Page extract:
※
When the plaintiffs rested, the defendant was permitted to rejoin, and he introduced new evidence to show that the block as originally inhabited, cultivated, and possessed did extend to the river, and that there never was any such public passage-way or street as that described by the plaintiff's witnesses.

Both parties resting, instructions were given by the court *113 to the jury, first at the request of the plaintiffs, and secondly at the request of the defendant, but the finding of the jury was adverse to the plaintiffs, affirming the theory of the defendant, that there was not any such public passage-way or street between the river and block forty-four, as is supposed by the plaintiffs, and that the block referred to, as originally located, did extend to the river, as claimed by the defendant.

Five instructions presented by the plaintiffs were given by the court to the jury as requested, and three presented by the defendant were also given without any qualification, but the plaintiffs presented at the same time fourteen other prayers for instruction which were refused by the court. Reference is made to the record for the precise form of the instructions as requested and given or refused, as they fill too much space to be reproduced without abbreviation. Those given at the request of the plaintiffs are in substance and effect as follows: 1. That calls for the river, in the conveyances read in evidence, do not give or create riparian rights. 2. That the eastern boundary of the city and the eastern line of the out-boundary, as read in evidence, extended to the middle of the channel of the river. 3. That if the jury believe from the evidence that a street, tow-path, or passage-way, or other open space, was permanently established, for the public use, between the river and block forty-four when the town was founded and laid out, then, and in that case, the owner or owners of that block were not riparian proprietors of the land between that block and the river. Two other instructions were given at the request of the plaintiffs, but they are omitted as not material in this investigation, because they are the same in principle as those already reproduced.
※
Exercise instructions: Write out the section of the riparian rights passage starting at "Both parties resting, instructions" and ending at "by the defendant.", word for word. The material that follows this passage is separate from it.

The data:
※
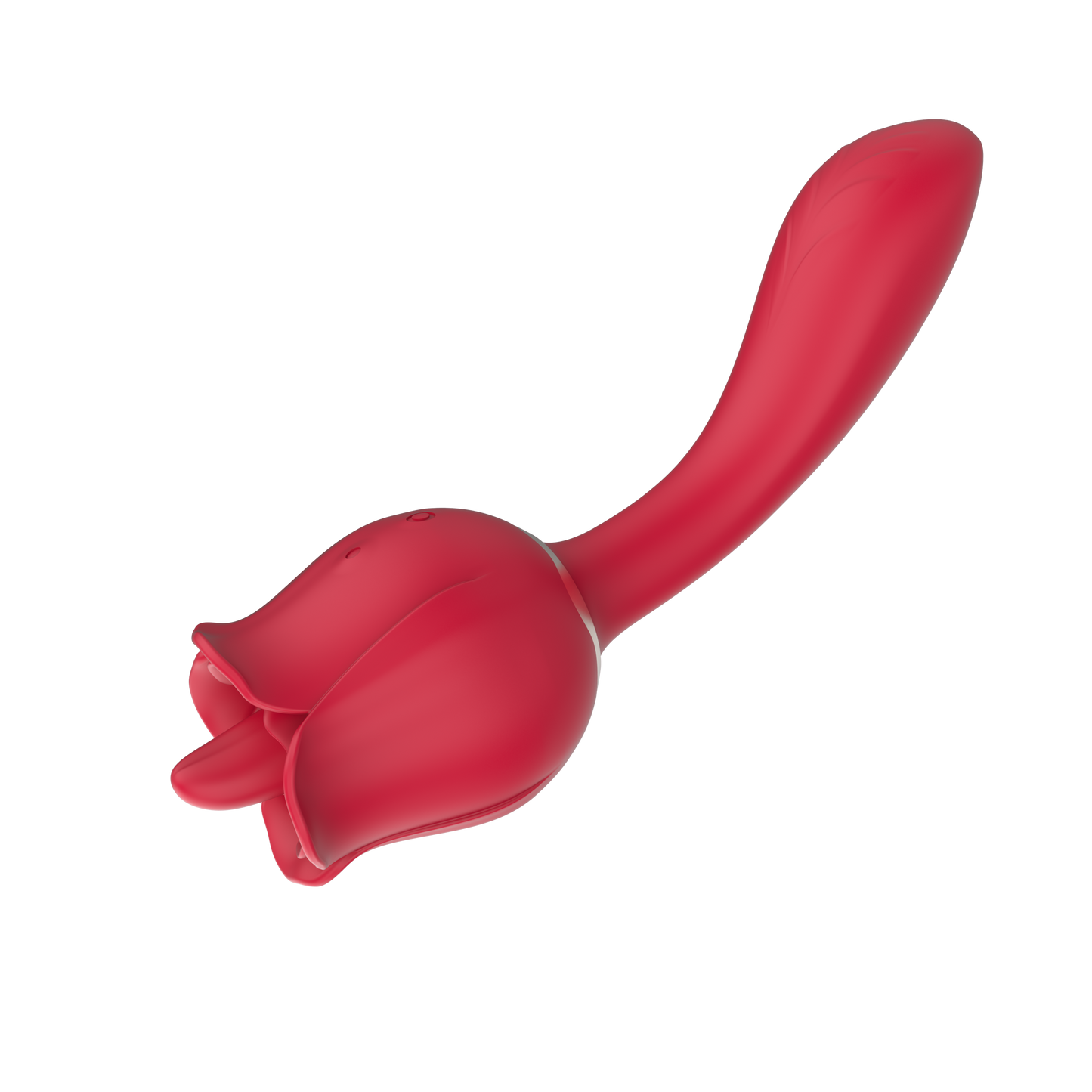 RO ME Vibrator mit vibrierenden Zunge
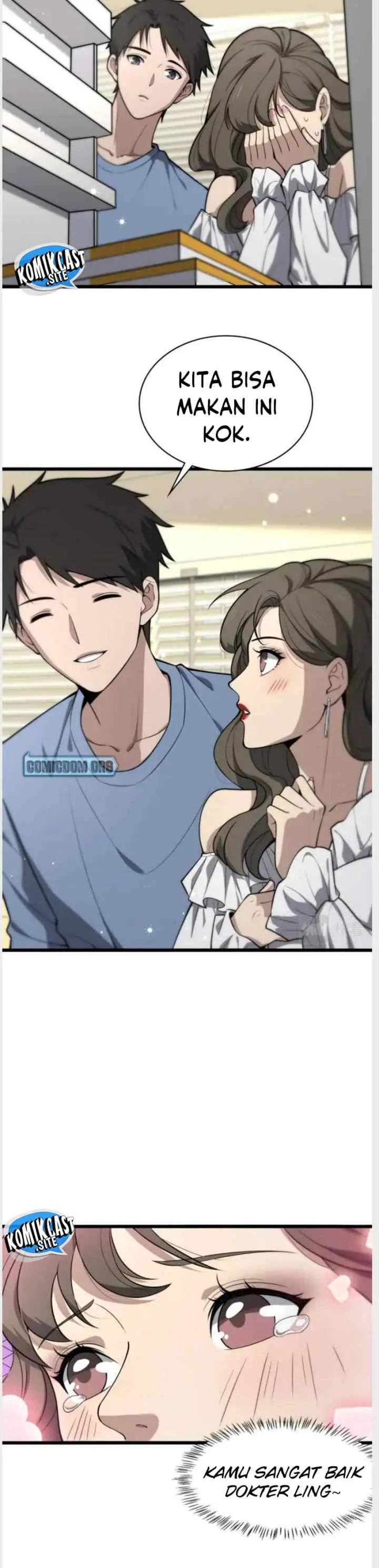 Great Doctor Ling Ran chapter 132 halaman 16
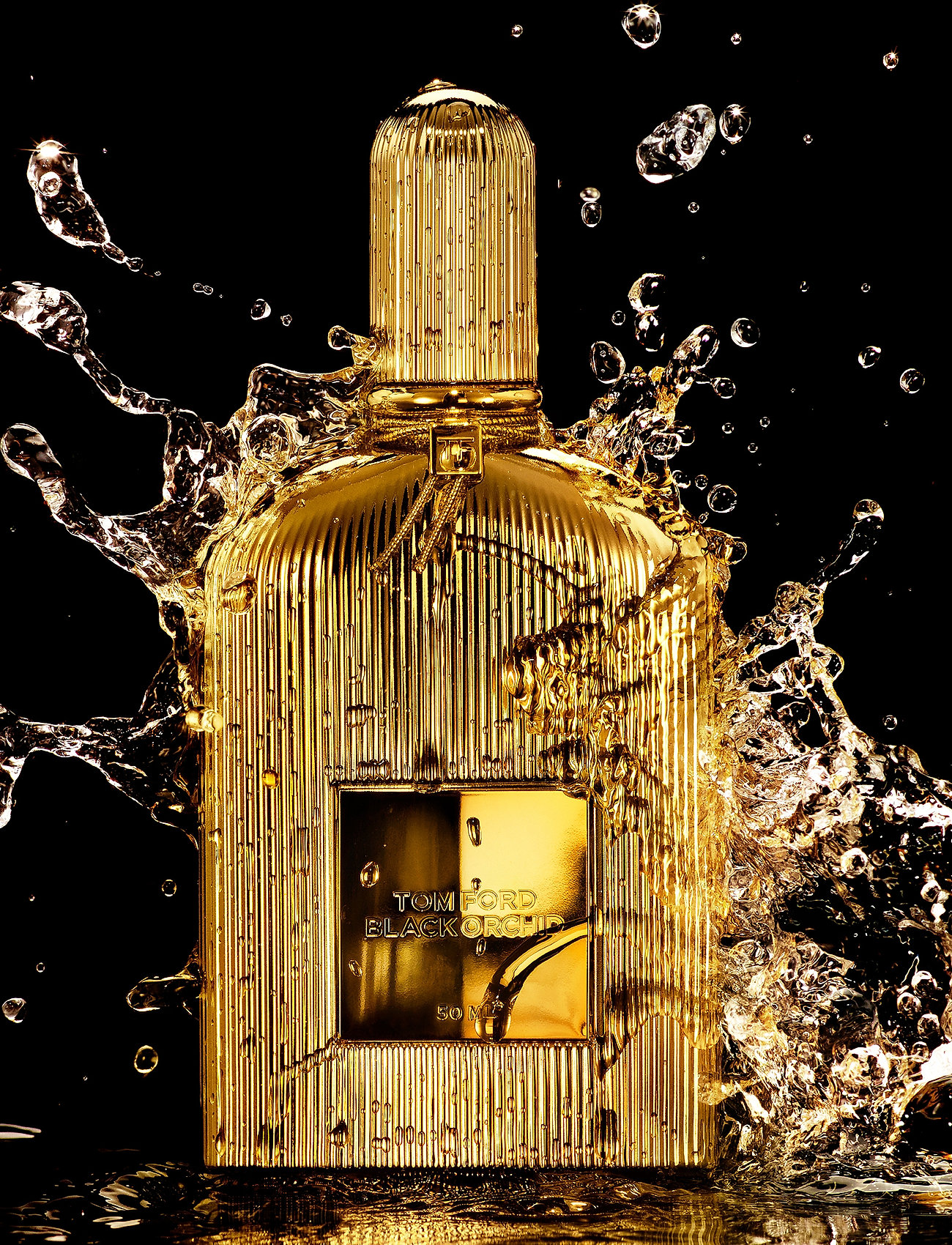 TOM FORD - Black Orchid Parfum - unisex - clear - 1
※
Response to the task:
Both parties resting, instructions were given by the court *113 to the jury, first at the request of the plaintiffs, and secondly at the request of the defendant, but the finding of the jury was adverse to the plaintiffs, affirming the theory of the defendant, that there was not any such public passage-way or street between the river and block forty-four, as is supposed by the plaintiffs, and that the block referred to, as originally located, did extend to the river, as claimed by the defendant.